J’arrête là et je ne donne pas d’exemples, chacun en aura un nombre suffisant à l’esprit et il suffit de consulter les actualités sur Internet pour en trouver chaque jour de nouveaux.
Certains ont annoncé la fin de l’Histoire. Je ne partage pas cette idée. D’abord parce que, comme l’ont montré des observateurs aussi différents que Nancy Huston, Boris Cyrulnik ou Michael White, la caractéristique de l’humain est de traiter la réalité comme un récit. Ensuite parce que, pour changer de registre, l’évolution n’en continue pas moins - je veux le croire - de chercher son chemin et que c’est là, selon moi, la véritable histoire que nous avons à discerner et à vivre.
Si l’histoire dont certains annoncent la fin est celle des empires et des dynasties, j’en accepte l’augure, même si la passion des conquêtes et de l’accumulation est loin de s’affaiblir et si, aux royaumes belliqueux, nous avons ajouté les pieuvres des multinationales et les razzias sauvages des flux financiers. Mais tout cela, quand on regarde bien, est de même nature. Je veux croire que, dans quelques siècles, tout ce fatras paraîtra aussi vil et anecdotique au regard de la véritable Histoire de l’humanité que l’agitation indécente des people.
Quand on regarde derrière nous, loin derrière nous, l’on voit émerger de la soupe primordiale des graines de vie qui, en générant de l’oxygène et en s’associant au sein d’ensembles de plus en plus étendus, ont produit des systèmes vivants de plus en plus complexes. A la crête de cette vague apparaît homo sapiens sapiens qui, à l’échelle des temps historiques, manifeste en apparence peu de transformations anatomiques: ce n’est plus au niveau de la charpente que cela se joue mais au sein de la boîte crânienne. De la complexification de ces quelques centimètres cubes de matière molle la planète va être profondément et irrémédiablement bouleversée.
Le plus visible est qu’avec sapiens sapiens - ou plutôt, comme le désigne avec justesse Edgar Morin, sapiens demens - s’est introduite dans le monde une intelligence créatrice dont les effets - nous en avons l’ultime ressac sous les yeux - iront exponentiellement. Mais il y a plus. Homo sapiens demens apporte dans la finitude du monde l’infinité de son désir, ou, formulé autrement, l’infinité de son manque. Les arbres ne montent pas jusqu’au ciel et tous les animaux, une fois qu’ils ont mangé, sont repus. Homo sapiens demens, lui, proclame « Quo non ascendam ? » et n’est jamais rassasié. Au surplus, il ne tient pas à l’être. A l’image des Romains de la décadence qui se faisaient vomir pour continuer à s’empiffrer, il a inventé la mode, la destruction créatrice et l’obsolescence programmée. Son chef-d’oeuvre: un objet de convoitise étranger aux limites de la réalité, un objet de désir - un leurre - à croissance infinie: l’argent numérique.

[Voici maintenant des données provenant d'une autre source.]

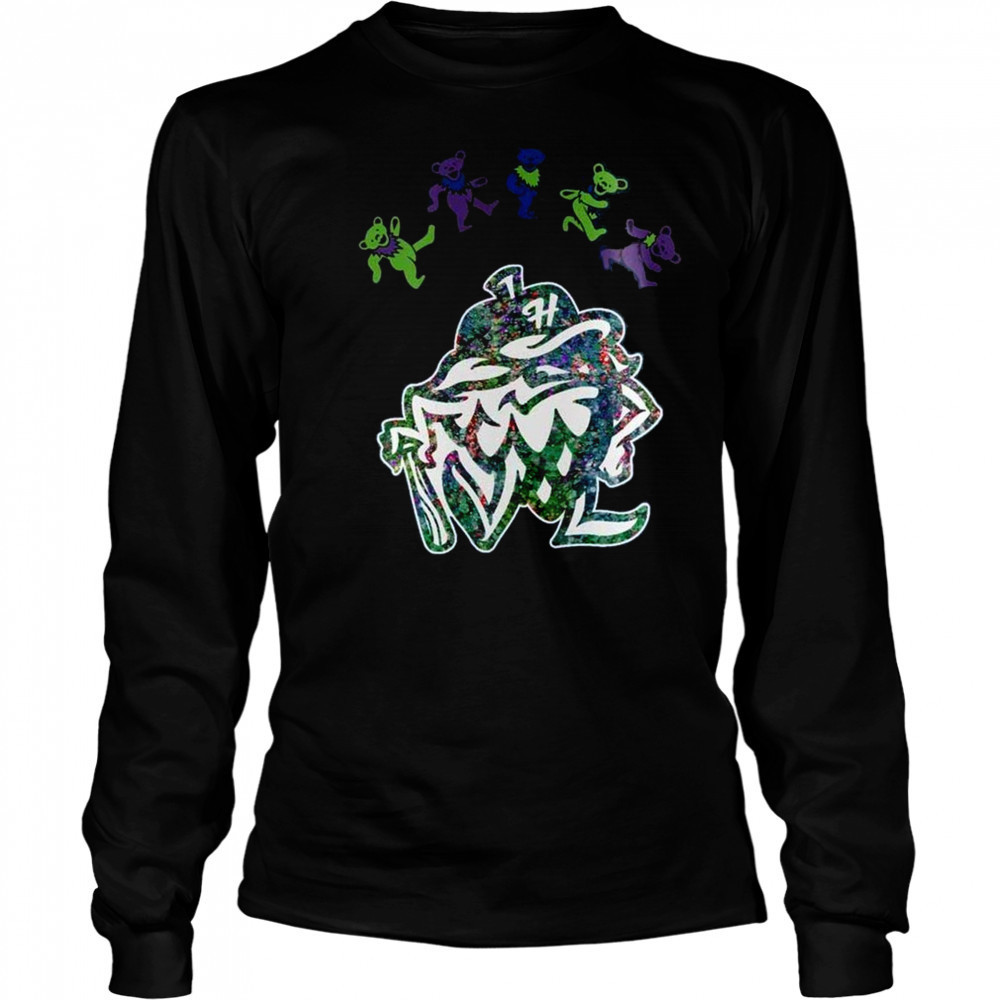 Hillsboro Hops Grateful Dead Night 60th Anniversary 2025 Shirt Long Sleeved
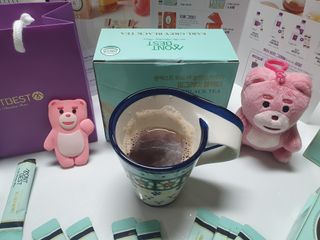 몽베스트 위드더 블랜딩 하우스 _ 얼그레이 블랙티 — 5점을 준 리뷰어가 2022년 11월 올린 사용 사진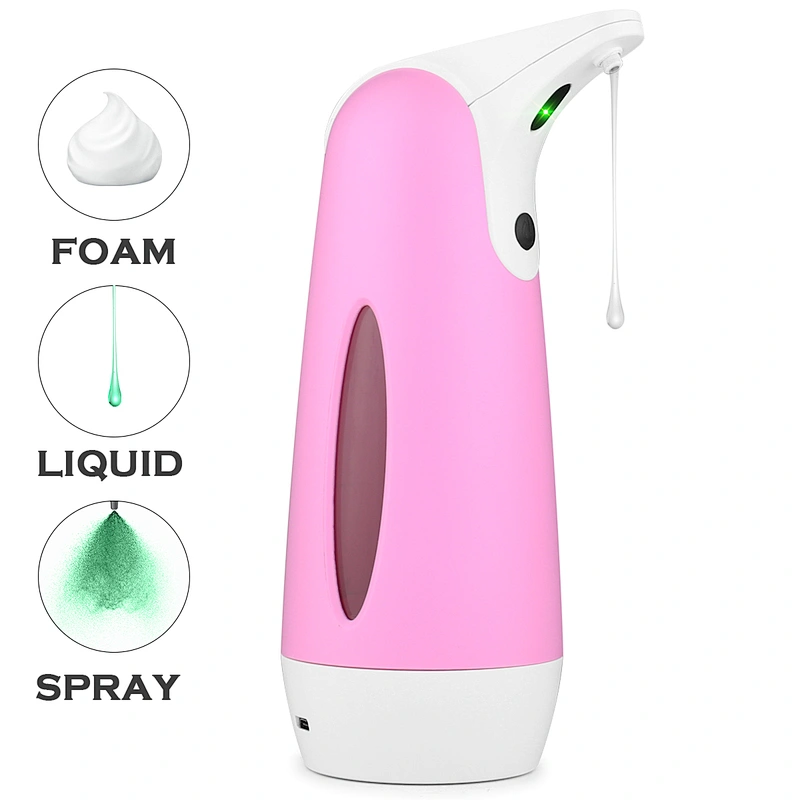 USB Charging Smart Sensor Touchless  Hand Sanitizer Dispensador Automatic Liquid/Foam/Spray Soap Dispenser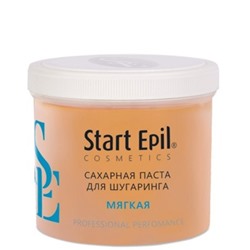 Start Epil сахарн.паста д/депил.Мягкая,750 г.арт2052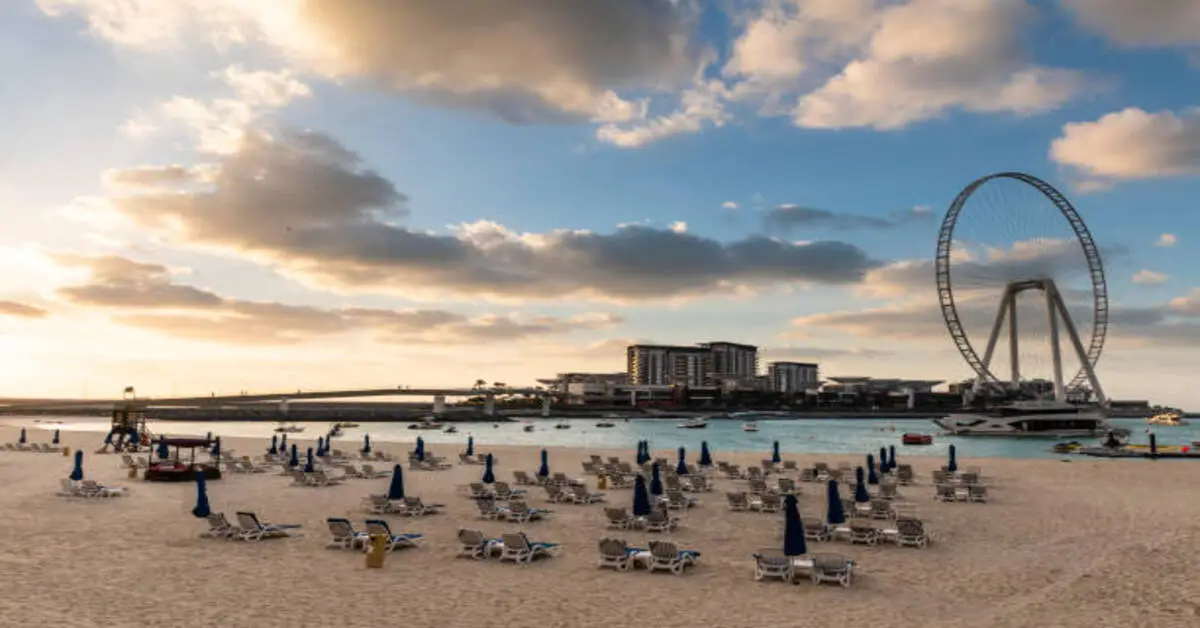 JBR Beach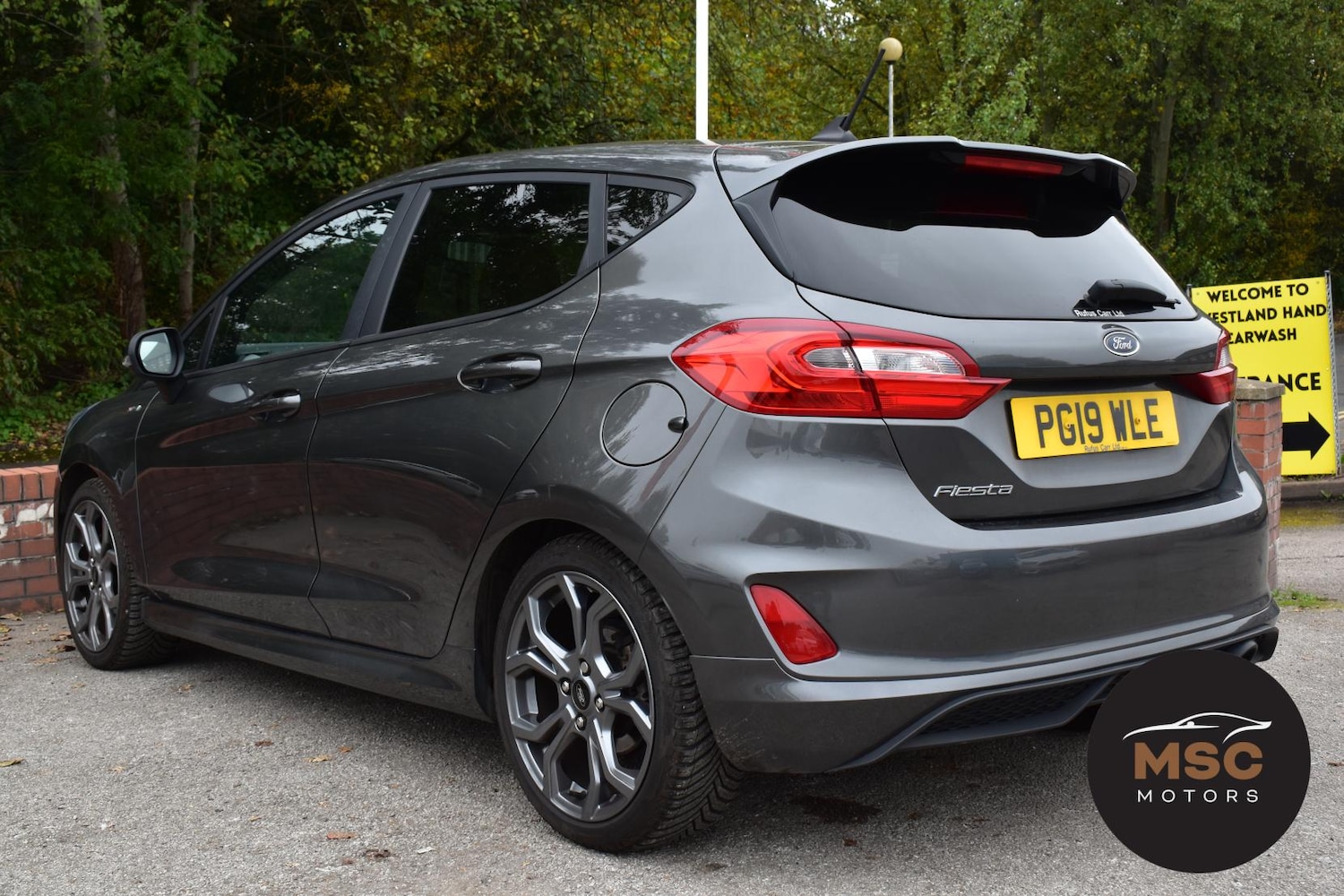 Used Ford Fiesta 2019 for sale - 76252706: Photo 6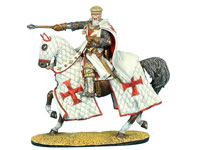 Templar Grand Master Guillaume de Beajeu  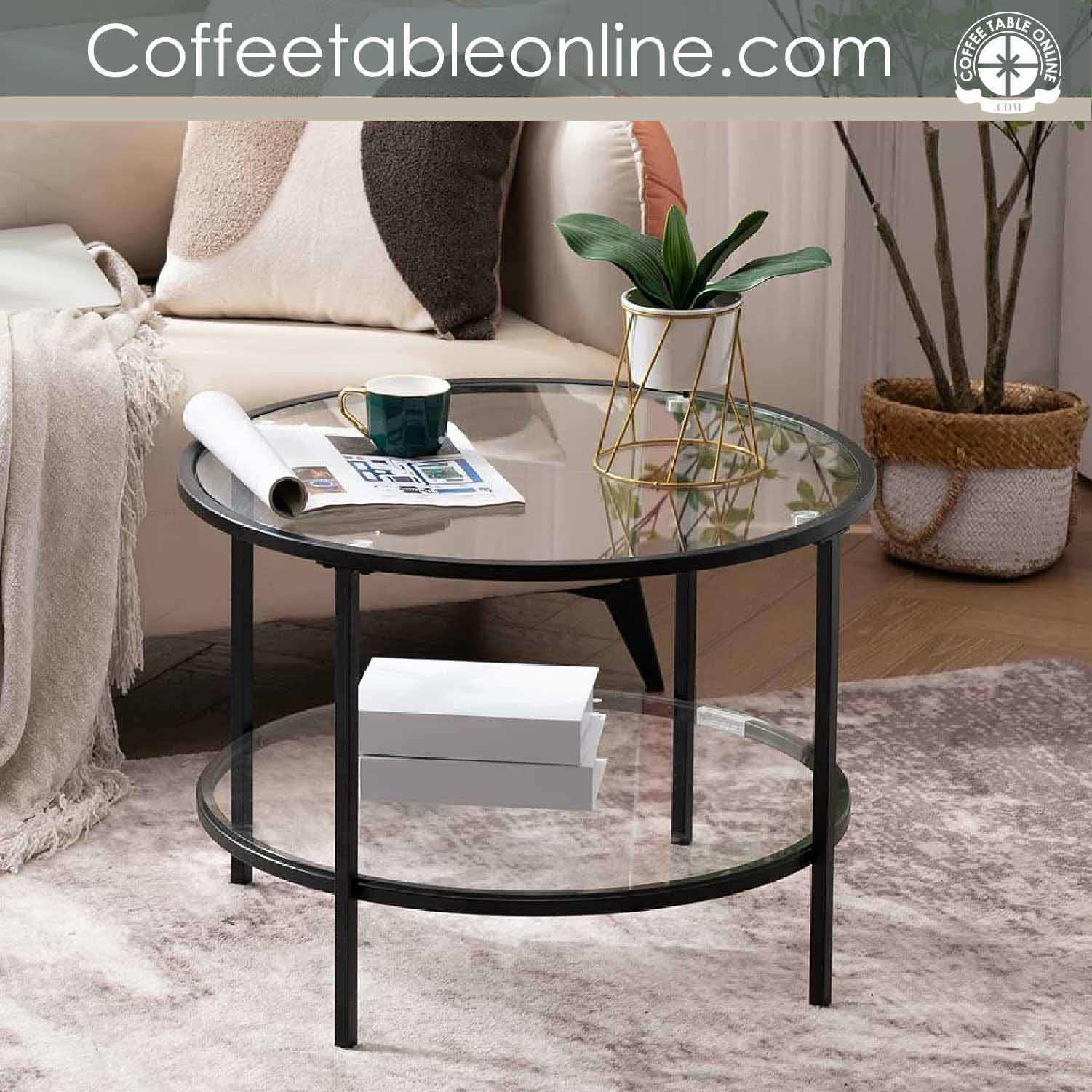 24 Small Round Glass Coffee Tables A Guide To Decorating And Maintaining 2864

C’est ici que l’Histoire change de registre. Défiée par les conséquences destructrices de ses propres créations et, par dessus tout, de la représentation qu’elle se fait d’elle-même et du bonheur, l’humanité doit maintenant ou bien trouver le juste récit à se conter, ou bien disparaître. La solution à la menace radicale qu’elle a engendrée ne relève plus des catégories traditionnelles, politiques ou techniques. La solution, la véritable solution, est d’ordre anthropologique. Elle est du domaine de l’apprentissage et du travail sur soi-même: après s’être consacrée au développement de ses savoir-faire et de ses savoirs, l’humanité doit maintenant faire grandir son savoir être. Dans ce registre, si elle veut bien s’intéresser à son héritage, elle ne part pas de rien. En outre, la germination est déjà à l’oeuvre. J’évoquais ces graines de vie qui, en s’associant il y a quelques milliards d’années et en fabriquant notre atmosphère, ont engendré des systèmes vivants de plus en plus complexes: aujourd’hui, ce qui me donne espoir, ce sont les graines de conscience que je vois se multiplier sans bruit parmi nous, loin des histrions de la scène médiatique. Puisse leur contagion engendrer, tant qu’il est temps encore, une métamorphose pacifique ! Voici le voeu que je forme pour nous tous alors que le soleil se lève sur le premier jour de l’année.